Teks Sumber:
Konten [Tampil]
Ilustrasi

Pengalaman seringkali dinyatakan sebagai guru terbaik dalam menyampaikan ilmu pengetahuan. Meskipun dalam tradisi intelektual, pengalaman bukanlah satu-satunya sumber ilmu pengetahuan. Ilmu pengetahuan tidak mesti bersumber dari pengalaman kita langsung, tetapi pengetahuan bisa kita dapatkan dari riset atau penelitian, melakukan kajian literatur, observasi dan wawancara, atau mungkin bertafakur. Metode ini adalah umum dilakukan dalam menggali berbagai ilmu pengetahuan terutama ilmu sosial, budaya dan termasuk keagamaan. 

Pada tulisan ini saya akan menggambarkan tentang bagaimana tradisi wiridan di pondok pesantren. Dan pengetahuan ini bukan saja dari sumber bacaan, tetapi saya mengalaminya secara langsung. Waktu itu, saya sangat tertarik pada tradisi keilmuan di pondok pesantren, hingga akhirnya saya mondok di beberapa pondok pesantren. Pertama saya mondok di pesantren salafi Riyadul Falah, Desa Cikareo, Kec. Cileles, selanjutnya setelah kuliah saya mondok di pesantren Tarbiatusoghir, Desa Tambak, Kecamatan Cibadak, Kabupaten Lebak.

Data yang Tersedia:
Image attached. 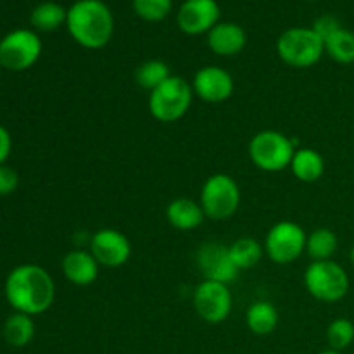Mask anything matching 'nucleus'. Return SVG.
<instances>
[{"label": "nucleus", "instance_id": "f257e3e1", "mask_svg": "<svg viewBox=\"0 0 354 354\" xmlns=\"http://www.w3.org/2000/svg\"><path fill=\"white\" fill-rule=\"evenodd\" d=\"M3 294L16 313L35 317L45 313L54 304L55 283L47 270L26 263L10 270L3 286Z\"/></svg>", "mask_w": 354, "mask_h": 354}, {"label": "nucleus", "instance_id": "f03ea898", "mask_svg": "<svg viewBox=\"0 0 354 354\" xmlns=\"http://www.w3.org/2000/svg\"><path fill=\"white\" fill-rule=\"evenodd\" d=\"M66 28L76 44L97 50L113 38L114 17L102 0H76L68 9Z\"/></svg>", "mask_w": 354, "mask_h": 354}, {"label": "nucleus", "instance_id": "7ed1b4c3", "mask_svg": "<svg viewBox=\"0 0 354 354\" xmlns=\"http://www.w3.org/2000/svg\"><path fill=\"white\" fill-rule=\"evenodd\" d=\"M297 142L282 131L263 130L249 142V158L256 168L268 173H279L289 168Z\"/></svg>", "mask_w": 354, "mask_h": 354}, {"label": "nucleus", "instance_id": "20e7f679", "mask_svg": "<svg viewBox=\"0 0 354 354\" xmlns=\"http://www.w3.org/2000/svg\"><path fill=\"white\" fill-rule=\"evenodd\" d=\"M277 52L290 68H311L324 57L325 44L313 28L294 26L280 35L277 40Z\"/></svg>", "mask_w": 354, "mask_h": 354}, {"label": "nucleus", "instance_id": "39448f33", "mask_svg": "<svg viewBox=\"0 0 354 354\" xmlns=\"http://www.w3.org/2000/svg\"><path fill=\"white\" fill-rule=\"evenodd\" d=\"M192 83L182 76L171 75L149 95V111L161 123H175L189 113L192 106Z\"/></svg>", "mask_w": 354, "mask_h": 354}, {"label": "nucleus", "instance_id": "423d86ee", "mask_svg": "<svg viewBox=\"0 0 354 354\" xmlns=\"http://www.w3.org/2000/svg\"><path fill=\"white\" fill-rule=\"evenodd\" d=\"M199 204L209 220H228L237 213L241 206L239 183L227 173H214L209 178H206L201 189Z\"/></svg>", "mask_w": 354, "mask_h": 354}, {"label": "nucleus", "instance_id": "0eeeda50", "mask_svg": "<svg viewBox=\"0 0 354 354\" xmlns=\"http://www.w3.org/2000/svg\"><path fill=\"white\" fill-rule=\"evenodd\" d=\"M304 286L308 292L322 303H337L349 290V277L339 263L313 261L304 272Z\"/></svg>", "mask_w": 354, "mask_h": 354}, {"label": "nucleus", "instance_id": "6e6552de", "mask_svg": "<svg viewBox=\"0 0 354 354\" xmlns=\"http://www.w3.org/2000/svg\"><path fill=\"white\" fill-rule=\"evenodd\" d=\"M308 234L299 223L282 220L273 225L265 239V252L275 265H290L306 252Z\"/></svg>", "mask_w": 354, "mask_h": 354}, {"label": "nucleus", "instance_id": "1a4fd4ad", "mask_svg": "<svg viewBox=\"0 0 354 354\" xmlns=\"http://www.w3.org/2000/svg\"><path fill=\"white\" fill-rule=\"evenodd\" d=\"M41 55V40L31 30H14L0 40V66L9 71H26Z\"/></svg>", "mask_w": 354, "mask_h": 354}, {"label": "nucleus", "instance_id": "9d476101", "mask_svg": "<svg viewBox=\"0 0 354 354\" xmlns=\"http://www.w3.org/2000/svg\"><path fill=\"white\" fill-rule=\"evenodd\" d=\"M194 308L196 313L207 324H221L230 317L232 290L227 283L203 280L194 290Z\"/></svg>", "mask_w": 354, "mask_h": 354}, {"label": "nucleus", "instance_id": "9b49d317", "mask_svg": "<svg viewBox=\"0 0 354 354\" xmlns=\"http://www.w3.org/2000/svg\"><path fill=\"white\" fill-rule=\"evenodd\" d=\"M90 252L100 266L120 268L131 256V244L123 232L116 228H100L90 239Z\"/></svg>", "mask_w": 354, "mask_h": 354}, {"label": "nucleus", "instance_id": "f8f14e48", "mask_svg": "<svg viewBox=\"0 0 354 354\" xmlns=\"http://www.w3.org/2000/svg\"><path fill=\"white\" fill-rule=\"evenodd\" d=\"M197 268L204 280H214L221 283H232L239 277L241 270L232 261L228 245L220 242H206L197 251Z\"/></svg>", "mask_w": 354, "mask_h": 354}, {"label": "nucleus", "instance_id": "ddd939ff", "mask_svg": "<svg viewBox=\"0 0 354 354\" xmlns=\"http://www.w3.org/2000/svg\"><path fill=\"white\" fill-rule=\"evenodd\" d=\"M194 95L209 104L225 102L234 95V76L220 66H206L196 73L192 80Z\"/></svg>", "mask_w": 354, "mask_h": 354}, {"label": "nucleus", "instance_id": "4468645a", "mask_svg": "<svg viewBox=\"0 0 354 354\" xmlns=\"http://www.w3.org/2000/svg\"><path fill=\"white\" fill-rule=\"evenodd\" d=\"M220 14L216 0H185L178 9L176 23L183 33L203 35L220 23Z\"/></svg>", "mask_w": 354, "mask_h": 354}, {"label": "nucleus", "instance_id": "2eb2a0df", "mask_svg": "<svg viewBox=\"0 0 354 354\" xmlns=\"http://www.w3.org/2000/svg\"><path fill=\"white\" fill-rule=\"evenodd\" d=\"M100 265L90 251L83 249H73L62 258L61 270L66 280L78 287H86L93 283L99 277Z\"/></svg>", "mask_w": 354, "mask_h": 354}, {"label": "nucleus", "instance_id": "dca6fc26", "mask_svg": "<svg viewBox=\"0 0 354 354\" xmlns=\"http://www.w3.org/2000/svg\"><path fill=\"white\" fill-rule=\"evenodd\" d=\"M248 44L244 28L235 23H218L207 31V45L221 57H232L244 50Z\"/></svg>", "mask_w": 354, "mask_h": 354}, {"label": "nucleus", "instance_id": "f3484780", "mask_svg": "<svg viewBox=\"0 0 354 354\" xmlns=\"http://www.w3.org/2000/svg\"><path fill=\"white\" fill-rule=\"evenodd\" d=\"M166 220L176 230L189 232L199 228L206 220V214L199 203L187 197H178L166 206Z\"/></svg>", "mask_w": 354, "mask_h": 354}, {"label": "nucleus", "instance_id": "a211bd4d", "mask_svg": "<svg viewBox=\"0 0 354 354\" xmlns=\"http://www.w3.org/2000/svg\"><path fill=\"white\" fill-rule=\"evenodd\" d=\"M289 168L299 182L315 183L324 176L325 161L320 152H317L315 149L299 147L294 152Z\"/></svg>", "mask_w": 354, "mask_h": 354}, {"label": "nucleus", "instance_id": "6ab92c4d", "mask_svg": "<svg viewBox=\"0 0 354 354\" xmlns=\"http://www.w3.org/2000/svg\"><path fill=\"white\" fill-rule=\"evenodd\" d=\"M248 328L256 335H270L279 325V311L268 301H256L245 313Z\"/></svg>", "mask_w": 354, "mask_h": 354}, {"label": "nucleus", "instance_id": "aec40b11", "mask_svg": "<svg viewBox=\"0 0 354 354\" xmlns=\"http://www.w3.org/2000/svg\"><path fill=\"white\" fill-rule=\"evenodd\" d=\"M3 337L14 348H24L35 337V324L30 315L14 313L3 324Z\"/></svg>", "mask_w": 354, "mask_h": 354}, {"label": "nucleus", "instance_id": "412c9836", "mask_svg": "<svg viewBox=\"0 0 354 354\" xmlns=\"http://www.w3.org/2000/svg\"><path fill=\"white\" fill-rule=\"evenodd\" d=\"M337 235L330 228H317L306 237V254L313 261H327L337 251Z\"/></svg>", "mask_w": 354, "mask_h": 354}, {"label": "nucleus", "instance_id": "4be33fe9", "mask_svg": "<svg viewBox=\"0 0 354 354\" xmlns=\"http://www.w3.org/2000/svg\"><path fill=\"white\" fill-rule=\"evenodd\" d=\"M325 54L330 55L339 64H353L354 62V33L348 28H339L335 33L324 40Z\"/></svg>", "mask_w": 354, "mask_h": 354}, {"label": "nucleus", "instance_id": "5701e85b", "mask_svg": "<svg viewBox=\"0 0 354 354\" xmlns=\"http://www.w3.org/2000/svg\"><path fill=\"white\" fill-rule=\"evenodd\" d=\"M228 249H230L232 261L235 263V266L241 272L242 270L254 268L261 261L263 252H265V248L252 237L237 239L234 244L228 245Z\"/></svg>", "mask_w": 354, "mask_h": 354}, {"label": "nucleus", "instance_id": "b1692460", "mask_svg": "<svg viewBox=\"0 0 354 354\" xmlns=\"http://www.w3.org/2000/svg\"><path fill=\"white\" fill-rule=\"evenodd\" d=\"M66 17H68V10L61 3L41 2L33 9L30 21L38 31H54L66 24Z\"/></svg>", "mask_w": 354, "mask_h": 354}, {"label": "nucleus", "instance_id": "393cba45", "mask_svg": "<svg viewBox=\"0 0 354 354\" xmlns=\"http://www.w3.org/2000/svg\"><path fill=\"white\" fill-rule=\"evenodd\" d=\"M169 76H171V73H169L166 62L159 61V59H151V61H145L138 66L137 71H135V82L138 86L149 90V93H151L152 90L162 85Z\"/></svg>", "mask_w": 354, "mask_h": 354}, {"label": "nucleus", "instance_id": "a878e982", "mask_svg": "<svg viewBox=\"0 0 354 354\" xmlns=\"http://www.w3.org/2000/svg\"><path fill=\"white\" fill-rule=\"evenodd\" d=\"M327 341L330 349L342 351L354 342V324L348 318H337L327 328Z\"/></svg>", "mask_w": 354, "mask_h": 354}, {"label": "nucleus", "instance_id": "bb28decb", "mask_svg": "<svg viewBox=\"0 0 354 354\" xmlns=\"http://www.w3.org/2000/svg\"><path fill=\"white\" fill-rule=\"evenodd\" d=\"M173 0H133V10L140 19L149 23L162 21L171 12Z\"/></svg>", "mask_w": 354, "mask_h": 354}, {"label": "nucleus", "instance_id": "cd10ccee", "mask_svg": "<svg viewBox=\"0 0 354 354\" xmlns=\"http://www.w3.org/2000/svg\"><path fill=\"white\" fill-rule=\"evenodd\" d=\"M19 185V175L10 166H0V196H9Z\"/></svg>", "mask_w": 354, "mask_h": 354}, {"label": "nucleus", "instance_id": "c85d7f7f", "mask_svg": "<svg viewBox=\"0 0 354 354\" xmlns=\"http://www.w3.org/2000/svg\"><path fill=\"white\" fill-rule=\"evenodd\" d=\"M311 28H313V30L317 31V33L320 35V37L325 40V38L330 37L332 33H335L339 28H342V24L339 23V19L335 16L325 14V16H320L318 19H315L313 26H311Z\"/></svg>", "mask_w": 354, "mask_h": 354}, {"label": "nucleus", "instance_id": "c756f323", "mask_svg": "<svg viewBox=\"0 0 354 354\" xmlns=\"http://www.w3.org/2000/svg\"><path fill=\"white\" fill-rule=\"evenodd\" d=\"M10 151H12V137H10L9 130L0 124V166L6 165L9 159Z\"/></svg>", "mask_w": 354, "mask_h": 354}, {"label": "nucleus", "instance_id": "7c9ffc66", "mask_svg": "<svg viewBox=\"0 0 354 354\" xmlns=\"http://www.w3.org/2000/svg\"><path fill=\"white\" fill-rule=\"evenodd\" d=\"M349 259H351V263L354 265V245L351 248V251H349Z\"/></svg>", "mask_w": 354, "mask_h": 354}, {"label": "nucleus", "instance_id": "2f4dec72", "mask_svg": "<svg viewBox=\"0 0 354 354\" xmlns=\"http://www.w3.org/2000/svg\"><path fill=\"white\" fill-rule=\"evenodd\" d=\"M320 354H341V351H334V349H328V351H324Z\"/></svg>", "mask_w": 354, "mask_h": 354}, {"label": "nucleus", "instance_id": "473e14b6", "mask_svg": "<svg viewBox=\"0 0 354 354\" xmlns=\"http://www.w3.org/2000/svg\"><path fill=\"white\" fill-rule=\"evenodd\" d=\"M0 76H2V66H0Z\"/></svg>", "mask_w": 354, "mask_h": 354}]
</instances>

Latihan: Tuliskan semua nama desa, kecamatan, dan kabupaten yang disebut dalam teks sumber. Gunakan hanya teks sumber sebagai dasar jawaban.

Jawaban yang Diharapkan: Desa Cikareo, Kec. Cileles, Desa Tambak, Kecamatan Cibadak, Kabupaten Lebak